— Start of RECORDS FOR PROCESSING —

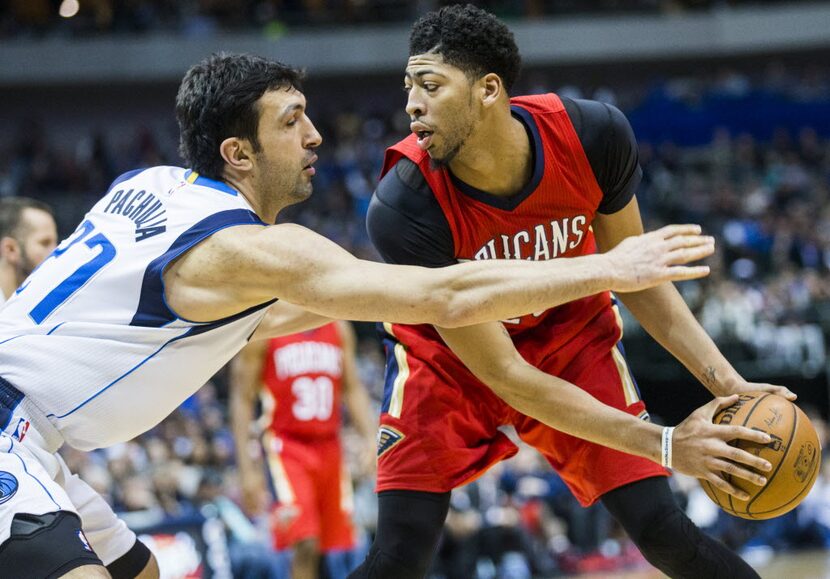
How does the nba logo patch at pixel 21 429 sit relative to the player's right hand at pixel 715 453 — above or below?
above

— End of RECORDS FOR PROCESSING —
— Start of RECORDS FOR PROCESSING —

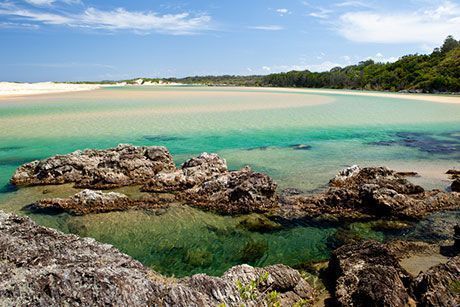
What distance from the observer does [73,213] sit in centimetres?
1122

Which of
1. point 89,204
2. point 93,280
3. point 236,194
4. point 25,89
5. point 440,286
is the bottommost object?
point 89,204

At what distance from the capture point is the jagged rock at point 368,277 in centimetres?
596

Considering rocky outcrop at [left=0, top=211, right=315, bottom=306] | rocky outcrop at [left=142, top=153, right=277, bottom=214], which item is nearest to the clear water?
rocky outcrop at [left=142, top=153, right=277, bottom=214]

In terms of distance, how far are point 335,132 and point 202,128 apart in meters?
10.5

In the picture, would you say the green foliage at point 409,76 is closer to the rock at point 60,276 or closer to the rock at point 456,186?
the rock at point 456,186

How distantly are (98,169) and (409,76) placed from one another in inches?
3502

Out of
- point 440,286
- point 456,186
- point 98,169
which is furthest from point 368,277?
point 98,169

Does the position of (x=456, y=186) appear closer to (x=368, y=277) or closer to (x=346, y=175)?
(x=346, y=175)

— End of RECORDS FOR PROCESSING —

## TASK
From the data above, copy every line that contains the word "centimetres", matching its case exactly.

## SOLUTION TO THE PROBLEM
What distance from the observer does [73,213] sit in centimetres?
At what distance from the capture point is the jagged rock at point 368,277 in centimetres?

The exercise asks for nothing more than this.